Asla unutulmasın ki, bugünkü çıplaklık, tesettürsüzlük tarihî bir ârızadan ibarettir, gelip geçicidir. Hürriyetçi ve demokratik bir rejimde Müslüman kadınlar elbette örtünmek, tesettüre riayet etmek hakkına sahiptirler ve bu hakkı kullanacaklardır. Zaman İslâm’dan yana işlemektedir. Bundan yirmi küsur sene önce üniversitelerimizde başörtülü kız talebe var mıydı? Yoktu. Bu iş, önce 1968’de Ankara ilâhiyat Fakültesi’nde Hatice Babacan bacımız ile başladı. Yobaz zihniyet onun başörtüsüne karşı kuduz bir reaksiyon gösterdi. Bir sürü hadise oldu. Ama bu çığır açılmıştı. Başladığı yerde durmadı, o günden bugüne, ilerleyerek geldi. Ve devam da edecektir. Ancak biz Müslümanlar bu işi kuvvet kullanarak değil, güzellikle halledeceğiz. Müslümanlar kültürce, maarifçe, sanatça, modaca daha üstün oldukları zaman büyük kadın kütleleri fevc fevc tesettüre uyacaklardır.

PUTLARLA SAVAŞ

Putları, onlara söğüp sayarak yıkamayız. Putları, putlaşan kişi ve müessesleri ancak ilimle, araştırma ile kültürle yere serebiliriz. Putları öldürecek silâhlar tarih arşivlerindedır. Becerikli uzmanlar yetiştirip kimisini İngiliz Hariciye Vekâleti arşivlerine, kimisini Paris Ouai d’Orsay mahzenlerine indirip oralarda bizi bekleyen yakası açılmadık dehşetli evrakı keşfetmeğe göndermeliyiz. Dünya kütüphâneleri, arşivleri bizim tezimizi isbatlayan delillerle doludur.

Yakın tarihimizin sahifelerini katranlayan ihanetler belgesiz değildir. Lâkin o belgeler hemen yararlanacak şekilde ortada olan şeyler de değildir Polis hafiyeleri gibi iz peşinde koşmak, güçlü bir savcı gibi hıyanetin dosyalarını vukufla hazırlamak gerektir.

Putlar balyozla devrilmez. Aksine balyozlandıkça kuvvetlenirler. Putlar belgelerle, bilgilerle tahtlarından indirilebilir ancak.

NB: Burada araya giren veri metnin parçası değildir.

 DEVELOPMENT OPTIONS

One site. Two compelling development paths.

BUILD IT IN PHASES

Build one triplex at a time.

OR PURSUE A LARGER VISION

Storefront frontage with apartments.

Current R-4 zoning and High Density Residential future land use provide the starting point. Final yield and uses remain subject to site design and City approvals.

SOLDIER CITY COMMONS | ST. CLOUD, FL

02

Sen istediğin kadar puta ana avrat küfür et, maalesef onu değil kendini alçaltmış olursun da haberin olmaz bundan.

Yalanın saltanatı, gerçeğin ışıklarıyla yıkılabilir. Bu savaşın silâhı bilgidir. Öfkenin, haklıya yararı yoktur.

Çocuklarımızın en akıllılarını daha ne zamana kadar tıbba, mühendisliğe, çok para getiren, itibarlı ve geçerli mesleklere yönlendirerek harcayacağız? Bize büyük tarihçiler, büyük edebiyatçılar, büyük sosyal ilimliler gerek. Bunları yetiştirmezsek, tabib ve mühendis orduları kursak bile sahil-i selâmete varamayız.

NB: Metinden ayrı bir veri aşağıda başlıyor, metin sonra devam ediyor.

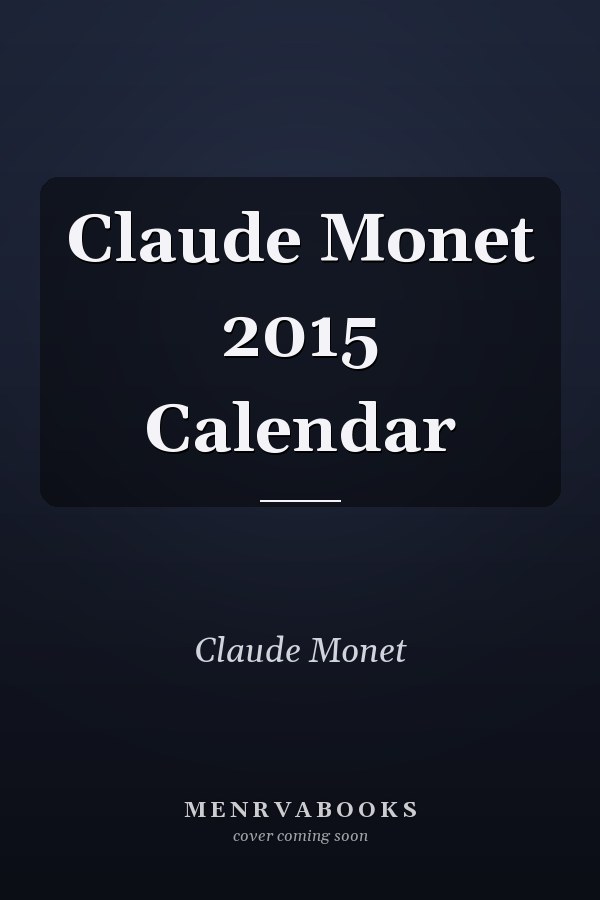 Claude Monet 2015 Calendar

Claude Monet

MENRVABOOKS
cover coming soon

Ayda 150 bin lira burs vererek eleman yetiştirmeğe çalışıyoruz, iyi bir tarihçi, iyi bir edebiyatçı, iyi bir sosyolog kaça mal olur biliyor musunuz? Birkaç milyardan aza değil! Ev arsa, otomobil, kat, dükkân fiyatlarını çok iyi bilen çokbilmişler! Niçin adam yetiştirme piyasasının râyicini bilmiyorsunuz?

Bir tarihçi onbeş yılda zor yetişir. Bir tarihçinin en az beş dil bilmesi gerekir. Batının oryantalisti (müsteşriki) onbeş dil biliyor da bizim uzmanlarımız bir yabancı dil bile niçin bilmiyor?

Niçin üstün kelleler yetiştirmiyoruz?

Bu kafayla putlarla savaşamayız. Önce kafalarımızı değiştirelim.